Hurley Waiving New Haven Register

For the past six years the rebranded Big East has sold itself as a group of like-minded, basketball-centric schools. Football programs need not apply.

The billions of dollars college football generates has taken over college athletics and brought the Big East to its knees in 2012. A decade of football programs jumping ship to the Big 10 and ACC ultimately left the Big East with a nonsensical, disjointed, and ultimately embarrassing combination of schools left over from the gridiron scrapheap.

Let’s not forget just how bleak things looked in 2012. The Big East, trying to keep its head above water in the face of a tidal wave, added six schools in a two-year span, capped off by the acquisitions of (drumroll) East Carolina and Tulane, with Navy as a football-only participant.

As those schools were arriving, the future of then-Big East member Connecticut was less than certain.
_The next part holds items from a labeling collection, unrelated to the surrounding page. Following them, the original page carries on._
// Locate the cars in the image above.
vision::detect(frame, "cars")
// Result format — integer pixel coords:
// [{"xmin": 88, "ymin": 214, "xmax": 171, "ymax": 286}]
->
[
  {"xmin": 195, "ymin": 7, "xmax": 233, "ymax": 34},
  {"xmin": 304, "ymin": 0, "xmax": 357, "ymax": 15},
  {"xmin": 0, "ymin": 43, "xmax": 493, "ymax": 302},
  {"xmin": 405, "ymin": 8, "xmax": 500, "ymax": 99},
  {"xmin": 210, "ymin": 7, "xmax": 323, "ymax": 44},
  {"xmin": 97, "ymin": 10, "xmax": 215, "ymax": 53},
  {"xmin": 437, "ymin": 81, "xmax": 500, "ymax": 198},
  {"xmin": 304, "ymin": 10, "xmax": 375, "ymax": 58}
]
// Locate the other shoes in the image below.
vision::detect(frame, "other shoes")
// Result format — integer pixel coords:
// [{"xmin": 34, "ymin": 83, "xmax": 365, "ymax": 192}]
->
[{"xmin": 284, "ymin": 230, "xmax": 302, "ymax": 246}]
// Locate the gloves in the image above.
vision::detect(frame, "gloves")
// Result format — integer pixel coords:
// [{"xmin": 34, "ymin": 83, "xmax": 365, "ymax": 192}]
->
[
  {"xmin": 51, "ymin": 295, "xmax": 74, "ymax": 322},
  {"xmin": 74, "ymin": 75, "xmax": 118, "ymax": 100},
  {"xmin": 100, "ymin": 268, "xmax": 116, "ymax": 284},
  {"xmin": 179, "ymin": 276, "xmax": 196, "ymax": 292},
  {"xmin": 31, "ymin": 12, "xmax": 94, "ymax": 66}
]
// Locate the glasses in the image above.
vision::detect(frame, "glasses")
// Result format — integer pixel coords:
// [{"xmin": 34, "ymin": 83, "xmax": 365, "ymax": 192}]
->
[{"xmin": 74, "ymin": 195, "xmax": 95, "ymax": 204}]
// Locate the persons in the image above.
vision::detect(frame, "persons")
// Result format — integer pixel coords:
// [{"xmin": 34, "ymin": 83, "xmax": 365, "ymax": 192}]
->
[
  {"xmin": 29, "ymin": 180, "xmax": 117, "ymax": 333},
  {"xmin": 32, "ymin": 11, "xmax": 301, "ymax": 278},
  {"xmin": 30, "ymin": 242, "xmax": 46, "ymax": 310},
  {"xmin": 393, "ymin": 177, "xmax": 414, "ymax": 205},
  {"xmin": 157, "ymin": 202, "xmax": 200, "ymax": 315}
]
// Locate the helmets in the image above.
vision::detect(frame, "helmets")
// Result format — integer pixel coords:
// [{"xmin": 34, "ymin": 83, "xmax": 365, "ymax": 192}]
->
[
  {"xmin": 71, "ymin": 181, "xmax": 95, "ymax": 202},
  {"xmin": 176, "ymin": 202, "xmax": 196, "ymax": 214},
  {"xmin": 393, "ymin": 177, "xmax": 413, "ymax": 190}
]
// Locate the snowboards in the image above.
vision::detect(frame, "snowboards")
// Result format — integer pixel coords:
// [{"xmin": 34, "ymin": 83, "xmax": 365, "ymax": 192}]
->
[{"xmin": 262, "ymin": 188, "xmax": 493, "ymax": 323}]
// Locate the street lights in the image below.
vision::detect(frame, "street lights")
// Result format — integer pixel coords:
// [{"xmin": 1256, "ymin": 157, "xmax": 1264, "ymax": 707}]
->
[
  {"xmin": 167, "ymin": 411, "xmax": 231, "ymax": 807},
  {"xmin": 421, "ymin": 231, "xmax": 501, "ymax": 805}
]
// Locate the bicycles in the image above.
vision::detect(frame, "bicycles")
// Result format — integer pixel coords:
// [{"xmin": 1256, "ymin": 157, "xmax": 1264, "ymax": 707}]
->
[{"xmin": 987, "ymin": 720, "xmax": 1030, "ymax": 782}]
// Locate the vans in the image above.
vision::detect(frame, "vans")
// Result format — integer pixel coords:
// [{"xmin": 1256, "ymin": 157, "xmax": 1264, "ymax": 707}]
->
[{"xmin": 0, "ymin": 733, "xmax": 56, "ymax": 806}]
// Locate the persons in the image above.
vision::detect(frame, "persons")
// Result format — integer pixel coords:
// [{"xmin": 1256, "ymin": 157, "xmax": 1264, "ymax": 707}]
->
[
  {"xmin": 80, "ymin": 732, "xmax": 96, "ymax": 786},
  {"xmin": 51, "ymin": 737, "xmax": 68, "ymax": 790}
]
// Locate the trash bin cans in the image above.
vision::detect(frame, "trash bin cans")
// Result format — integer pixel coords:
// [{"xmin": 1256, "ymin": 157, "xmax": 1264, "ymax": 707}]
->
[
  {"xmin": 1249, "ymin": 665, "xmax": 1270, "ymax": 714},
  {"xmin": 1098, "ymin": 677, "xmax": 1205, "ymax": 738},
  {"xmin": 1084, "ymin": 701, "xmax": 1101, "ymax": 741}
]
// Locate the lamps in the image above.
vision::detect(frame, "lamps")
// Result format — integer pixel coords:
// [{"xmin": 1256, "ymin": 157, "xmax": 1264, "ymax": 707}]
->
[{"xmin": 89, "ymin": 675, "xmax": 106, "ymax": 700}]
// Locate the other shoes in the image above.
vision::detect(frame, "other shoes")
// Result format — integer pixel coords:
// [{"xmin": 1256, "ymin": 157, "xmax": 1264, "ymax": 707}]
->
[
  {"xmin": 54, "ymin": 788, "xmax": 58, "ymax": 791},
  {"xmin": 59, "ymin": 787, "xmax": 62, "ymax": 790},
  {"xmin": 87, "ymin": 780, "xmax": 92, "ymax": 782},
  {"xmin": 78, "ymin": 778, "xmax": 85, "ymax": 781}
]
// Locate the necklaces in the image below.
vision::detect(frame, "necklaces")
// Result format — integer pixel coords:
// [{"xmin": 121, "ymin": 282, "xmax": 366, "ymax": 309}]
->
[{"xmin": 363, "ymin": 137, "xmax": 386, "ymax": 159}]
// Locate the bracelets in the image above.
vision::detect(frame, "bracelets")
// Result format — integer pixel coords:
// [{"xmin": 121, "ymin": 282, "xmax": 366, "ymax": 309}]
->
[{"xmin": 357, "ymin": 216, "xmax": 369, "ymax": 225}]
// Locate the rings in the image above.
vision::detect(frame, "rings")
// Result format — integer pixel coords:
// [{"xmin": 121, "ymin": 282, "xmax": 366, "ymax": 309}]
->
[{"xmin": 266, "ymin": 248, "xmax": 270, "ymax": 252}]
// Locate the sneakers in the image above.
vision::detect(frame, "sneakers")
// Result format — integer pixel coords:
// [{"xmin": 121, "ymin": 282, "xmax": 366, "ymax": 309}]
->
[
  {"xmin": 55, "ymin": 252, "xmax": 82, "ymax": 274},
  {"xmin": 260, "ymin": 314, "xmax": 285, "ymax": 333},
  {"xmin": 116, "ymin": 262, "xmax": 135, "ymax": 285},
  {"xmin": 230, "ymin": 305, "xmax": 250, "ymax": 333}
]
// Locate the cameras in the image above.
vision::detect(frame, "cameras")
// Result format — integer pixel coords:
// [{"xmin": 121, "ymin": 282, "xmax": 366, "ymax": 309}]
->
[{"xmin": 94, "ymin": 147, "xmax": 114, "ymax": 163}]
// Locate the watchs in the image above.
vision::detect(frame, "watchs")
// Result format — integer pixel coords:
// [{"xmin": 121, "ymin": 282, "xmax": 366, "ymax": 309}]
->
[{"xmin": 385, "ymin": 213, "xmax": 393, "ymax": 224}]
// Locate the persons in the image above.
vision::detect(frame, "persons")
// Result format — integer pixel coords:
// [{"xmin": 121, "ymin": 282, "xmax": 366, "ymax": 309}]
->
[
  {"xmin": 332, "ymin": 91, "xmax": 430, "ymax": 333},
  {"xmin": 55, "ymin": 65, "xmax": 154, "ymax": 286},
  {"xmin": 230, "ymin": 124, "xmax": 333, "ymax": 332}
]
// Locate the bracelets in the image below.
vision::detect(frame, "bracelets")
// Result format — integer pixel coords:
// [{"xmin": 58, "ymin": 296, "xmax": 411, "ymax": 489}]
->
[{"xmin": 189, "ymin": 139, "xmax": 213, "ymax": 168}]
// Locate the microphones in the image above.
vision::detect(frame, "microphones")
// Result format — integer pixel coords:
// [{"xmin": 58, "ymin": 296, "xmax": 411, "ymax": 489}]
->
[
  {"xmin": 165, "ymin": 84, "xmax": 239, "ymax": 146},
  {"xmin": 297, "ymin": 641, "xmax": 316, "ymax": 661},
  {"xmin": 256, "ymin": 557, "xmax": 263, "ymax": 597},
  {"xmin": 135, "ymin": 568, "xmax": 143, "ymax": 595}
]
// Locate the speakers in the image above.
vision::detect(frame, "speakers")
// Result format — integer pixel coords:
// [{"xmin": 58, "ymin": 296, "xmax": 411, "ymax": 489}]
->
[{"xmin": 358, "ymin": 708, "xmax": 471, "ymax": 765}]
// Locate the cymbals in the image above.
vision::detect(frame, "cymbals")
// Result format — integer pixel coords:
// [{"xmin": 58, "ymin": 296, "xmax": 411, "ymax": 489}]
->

From the USA Today in November 2012:

With Maryland leaving the ACC, there has been strong speculation that Connecticut will be the next to leave the Big East.

UConn President Susan Herbst declined comment Wednesday when asked directly if UConn would leave the Big East for the ACC should an invitation be issued.

Herbst also would not comment on discussions with the ACC or say when a decision might be made.

“I don’t know when the realignment ends or how it settles,” she said. “But I think we really just have to focus on students, and then everything will be OK.”

If UConn does leave, the Big East is still on target to have 12 football members in 2014, just not the same ones as it will have in 2013, when the new Big East debuts.

Boise State and San Diego State, currently in the Mountain West, are set to join for football only starting in 2013, anchoring the Big East’s new West Division. Also on schedule to join next season are current C-USA members Southern Methodist, Houston, Memphis and Central Florida.

UConn must have felt as though they were in a decent position at the time. When major conferences are scooping up the likes of Rutgers and you won the Big East’s football title twice in the previous five seasons, it must feel inevitable that your number will eventually be called (especially in a top-30 TV market).

Connecticut has been sitting by the phone ever since. The results on the gridiron, and to the athletic department’s bottom line, have been brutal.

After the “Catholic 7” basketball schools split from whatever was left of the Big East’s football programs in 2013, UConn took up residence in the new American Conference.

Their football record in the American? 18-55, including a 1-11 finish in 2018 in which their only victory came in a shootout against The Fighting Greshes of URI.

The only thing more distressing in Storrs has been the financial hit the athletic program has taken. In 2018, the school spent $81 million on athletics and generated just $40 million, resulting in questions of whether Connecticut will eventually have to cut some of its athletic programs.

Which leads us to this weekend. Several media outlets are reporting that UConn’s return to the Big East (in all sports, but football) is all but a done deal, pending approval from the existing Big East schools. UConn would re-join the Big East prior to the 2020-21 season.

The timing is interesting in one regard. UConn stopped receiving payouts from the current Big East schools this year for the split that took place six years ago.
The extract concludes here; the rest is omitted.